Birding to Change the World

By Nathaniel Sharp

11/15/2016

Every Wednesday, I hand my bird buddy Colby a pair of binoculars and talk to him about his week before we set off on an adventure. We marvel at grasshoppers hopping around our feet and Turkey Vultures circling above our heads. In just two outings, Colby has learned how to identify Turkey Vultures by their distinctive wing shape, and his knowledge of birds continues to increase.

I’m enrolled in “Birding to Change the World,” an Environmental Studies class that pairs college student mentors with elementary school students from Flynn Elementary School in the New North End of Burlington. This is not a lecture-style class; instead, the children and their mentors see each other as “co-explorers” learning about the natural world together. Every interaction with nature is a learning experience for all students involved.

My co-explorer is helping me to see the world through new eyes. As we walk down the Burlington Bike Path, we stop to scan Lake Champlain for ducks and geese, our elbows perched on the railing and our binoculars pressed to our eyes. When we get to a particularly large patch of Jewelweed, known for its use in preventing the effects of poison ivy, Colby stops to harvest the flowers for the poison ivy medicine he plans to make with several other students. We are surrounded by birds, insects, frogs, and snakes as soon as we enter the Derway Island Nature Preserve, when a free-for-all of exploration ensues. The kids all have their own favorite patches of Derway. Some run off into the woods in search of their favorite tree or the fort they constructed last week, others run to the Winooski riverbank and follow the tracks of herons and beavers in the mud. Colby and many others stick to the trails, moving Woolly Bear caterpillars out of harm’s way and stopping to view any birds that can be seen from the path.

Colby’s curiosity and enthusiasm are infectious; many of my classmates have never looked at nature in the same way as these children who are allowed to run wild and explore it. Lesson plans are thrown out the window and freedom of exploration is encouraged. Explorations develop into learning moments on many occasions, for example, when a dead robin is discovered or an unusual plant is found along the trail. Children are encouraged to question everything, and every week UVM students are sent home with two homework questions assigned by their Flynn bird buddies. So far I have been asked such questions as “What do Bald Eagles eat?” and “What are the 5 rarest leaves in Vermont?”.

The mind behind this class is UVM Professor Trish O’Kane. She, much like many of the birds seen at Derway, is a “Neotropical migrant.” After spending 10 years doing civil rights investigative journalism in Central America, she moved to Alabama, then New Orleans, then Wisconsin before finally arriving at UVM and introducing “Birding to Change the World.” O’Kane spearheaded a similar class at the University of Wisconsin-Madison with middle school students at an urban park. She has brought that same formula to UVM.

Trish believes that learning through experience in the outdoors is effective for both elementary school and college students because “it shows you, it doesn’t tell you.” She also declares that “any bird that provides a child with a portal to the outdoors is a teacher,” and there are certainly a lot of teachers in Derway.
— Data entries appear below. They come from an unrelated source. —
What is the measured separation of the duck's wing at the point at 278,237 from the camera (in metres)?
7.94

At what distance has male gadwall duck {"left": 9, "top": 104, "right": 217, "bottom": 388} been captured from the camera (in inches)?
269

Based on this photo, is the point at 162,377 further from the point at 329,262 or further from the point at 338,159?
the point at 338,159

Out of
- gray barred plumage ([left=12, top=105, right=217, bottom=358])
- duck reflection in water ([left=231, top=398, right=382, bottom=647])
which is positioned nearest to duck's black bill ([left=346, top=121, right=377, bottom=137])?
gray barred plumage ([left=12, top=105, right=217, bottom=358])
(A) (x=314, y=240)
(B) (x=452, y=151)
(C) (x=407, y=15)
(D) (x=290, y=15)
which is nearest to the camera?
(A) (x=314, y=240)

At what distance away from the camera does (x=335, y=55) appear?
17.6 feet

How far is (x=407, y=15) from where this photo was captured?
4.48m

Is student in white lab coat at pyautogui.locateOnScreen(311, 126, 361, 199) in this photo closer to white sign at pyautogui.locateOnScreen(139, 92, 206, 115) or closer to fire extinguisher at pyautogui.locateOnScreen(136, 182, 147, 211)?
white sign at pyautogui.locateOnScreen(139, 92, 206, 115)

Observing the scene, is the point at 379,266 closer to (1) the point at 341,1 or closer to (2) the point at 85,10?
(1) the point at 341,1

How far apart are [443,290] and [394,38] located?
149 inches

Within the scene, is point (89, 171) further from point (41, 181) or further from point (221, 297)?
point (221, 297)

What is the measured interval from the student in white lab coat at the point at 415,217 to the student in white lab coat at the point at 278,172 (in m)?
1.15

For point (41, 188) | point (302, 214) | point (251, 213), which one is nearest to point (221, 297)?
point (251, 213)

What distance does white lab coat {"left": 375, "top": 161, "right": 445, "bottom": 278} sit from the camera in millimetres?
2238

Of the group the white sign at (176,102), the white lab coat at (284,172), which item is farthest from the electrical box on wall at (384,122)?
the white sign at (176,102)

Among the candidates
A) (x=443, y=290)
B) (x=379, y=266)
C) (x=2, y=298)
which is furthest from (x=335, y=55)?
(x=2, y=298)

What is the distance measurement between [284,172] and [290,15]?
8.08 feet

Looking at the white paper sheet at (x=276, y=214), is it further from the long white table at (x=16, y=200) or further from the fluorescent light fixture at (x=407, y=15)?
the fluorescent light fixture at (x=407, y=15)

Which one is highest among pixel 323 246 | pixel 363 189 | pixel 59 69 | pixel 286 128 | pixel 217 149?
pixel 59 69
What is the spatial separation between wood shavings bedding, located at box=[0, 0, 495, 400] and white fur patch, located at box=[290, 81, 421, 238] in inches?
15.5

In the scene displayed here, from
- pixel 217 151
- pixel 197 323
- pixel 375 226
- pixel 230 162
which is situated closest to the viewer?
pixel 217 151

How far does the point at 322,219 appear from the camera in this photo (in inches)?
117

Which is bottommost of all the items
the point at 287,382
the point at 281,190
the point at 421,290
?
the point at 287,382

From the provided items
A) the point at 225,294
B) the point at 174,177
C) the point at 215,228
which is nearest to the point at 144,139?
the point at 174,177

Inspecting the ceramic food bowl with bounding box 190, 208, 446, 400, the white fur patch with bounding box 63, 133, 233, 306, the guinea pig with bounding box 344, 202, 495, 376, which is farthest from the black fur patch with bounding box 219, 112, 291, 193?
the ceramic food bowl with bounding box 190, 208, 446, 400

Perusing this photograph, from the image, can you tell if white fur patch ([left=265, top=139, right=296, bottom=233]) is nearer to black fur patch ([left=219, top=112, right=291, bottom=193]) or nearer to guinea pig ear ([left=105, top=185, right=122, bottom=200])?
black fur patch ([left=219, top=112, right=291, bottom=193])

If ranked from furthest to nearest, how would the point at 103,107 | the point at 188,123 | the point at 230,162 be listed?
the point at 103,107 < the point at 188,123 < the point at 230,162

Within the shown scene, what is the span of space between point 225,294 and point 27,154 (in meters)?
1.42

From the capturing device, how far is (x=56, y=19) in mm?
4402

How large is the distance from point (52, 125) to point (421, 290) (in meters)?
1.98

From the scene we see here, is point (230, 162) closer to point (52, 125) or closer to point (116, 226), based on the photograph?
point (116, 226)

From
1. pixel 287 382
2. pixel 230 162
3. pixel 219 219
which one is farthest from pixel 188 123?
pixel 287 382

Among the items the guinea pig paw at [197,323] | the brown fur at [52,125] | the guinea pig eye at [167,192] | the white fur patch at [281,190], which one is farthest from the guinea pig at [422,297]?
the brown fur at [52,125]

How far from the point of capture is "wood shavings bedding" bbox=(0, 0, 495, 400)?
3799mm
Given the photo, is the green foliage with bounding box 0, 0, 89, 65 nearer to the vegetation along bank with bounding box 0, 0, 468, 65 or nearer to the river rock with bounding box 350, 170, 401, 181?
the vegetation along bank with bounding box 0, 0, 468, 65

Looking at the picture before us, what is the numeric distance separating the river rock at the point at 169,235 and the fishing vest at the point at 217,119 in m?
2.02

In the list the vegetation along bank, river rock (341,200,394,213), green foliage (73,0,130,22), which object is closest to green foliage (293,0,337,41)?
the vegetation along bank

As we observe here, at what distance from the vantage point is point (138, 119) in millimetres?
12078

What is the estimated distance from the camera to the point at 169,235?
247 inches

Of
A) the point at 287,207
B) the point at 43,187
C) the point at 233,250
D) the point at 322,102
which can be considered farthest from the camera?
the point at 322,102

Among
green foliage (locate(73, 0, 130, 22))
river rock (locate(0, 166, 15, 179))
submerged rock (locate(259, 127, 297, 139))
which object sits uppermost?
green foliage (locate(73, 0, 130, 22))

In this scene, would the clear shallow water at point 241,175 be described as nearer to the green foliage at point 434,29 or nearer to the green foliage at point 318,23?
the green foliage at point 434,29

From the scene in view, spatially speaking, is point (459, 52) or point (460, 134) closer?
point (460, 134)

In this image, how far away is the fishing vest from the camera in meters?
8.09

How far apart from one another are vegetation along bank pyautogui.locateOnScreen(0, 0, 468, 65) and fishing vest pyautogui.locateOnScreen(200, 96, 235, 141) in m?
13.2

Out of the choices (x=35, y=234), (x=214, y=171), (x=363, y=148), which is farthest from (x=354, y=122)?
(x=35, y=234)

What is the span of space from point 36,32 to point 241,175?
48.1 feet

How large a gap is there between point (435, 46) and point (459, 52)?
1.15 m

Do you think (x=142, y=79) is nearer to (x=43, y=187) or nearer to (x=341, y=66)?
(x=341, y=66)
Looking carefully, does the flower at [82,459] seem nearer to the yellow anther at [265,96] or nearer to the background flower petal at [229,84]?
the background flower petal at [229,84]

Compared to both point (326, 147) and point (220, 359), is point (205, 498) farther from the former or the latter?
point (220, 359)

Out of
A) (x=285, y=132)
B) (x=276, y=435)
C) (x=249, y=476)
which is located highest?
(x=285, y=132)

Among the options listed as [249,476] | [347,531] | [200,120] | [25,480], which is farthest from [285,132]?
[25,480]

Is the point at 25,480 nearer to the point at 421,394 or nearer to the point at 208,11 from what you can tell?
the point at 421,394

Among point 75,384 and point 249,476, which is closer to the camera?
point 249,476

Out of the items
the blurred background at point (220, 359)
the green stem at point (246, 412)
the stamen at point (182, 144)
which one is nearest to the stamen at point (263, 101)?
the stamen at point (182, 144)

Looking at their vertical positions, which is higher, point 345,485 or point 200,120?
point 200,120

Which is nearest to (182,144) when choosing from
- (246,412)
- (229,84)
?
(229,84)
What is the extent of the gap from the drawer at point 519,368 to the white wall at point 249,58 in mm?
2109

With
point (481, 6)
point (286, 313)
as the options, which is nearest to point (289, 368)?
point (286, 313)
Children with no interest in birds at the beginning of the class can already identify many of Vermont’s common species and even more importantly, they are learning about the importance of preserving good bird habitat like Derway.

One of the greatest successes of the class is that, without even being aware of it, children who rarely get the chance to go outside and explore the outdoors are developing an environmental
ethic. Simply getting them outside causes them to engage with their environment, and then want to learn more about it and protect it. Many of the children in this class might have the opportunity to be first-generation college students, and they are beginning to realize that their passion for nature can take them all the way to college. Just recently, one of Trish’s former students set up a similar program at Hunt Middle School, which many of the children from Flynn Elementary will be attending in the coming years. Developing a pipeline that will keep these kids interested and engaged in the natural world through middle school and high school could lead them to be future college students with a passion for the environment.

The class has been a resounding success: there are even more children in attendance this semester than last, and, as Trish puts it, “children vote with their feet.” Even the younger students at Flynn are beginning to ask if they can join the nature club they have heard so much about from their older classmates. In just a few short weeks, I have seen first-hand how birding has changed the world of everyone involved in this class and I know it will continue to as long as students are willing to get outside and explore. As Colby puts it best, “Sometimes having fun means getting your hands dirty!”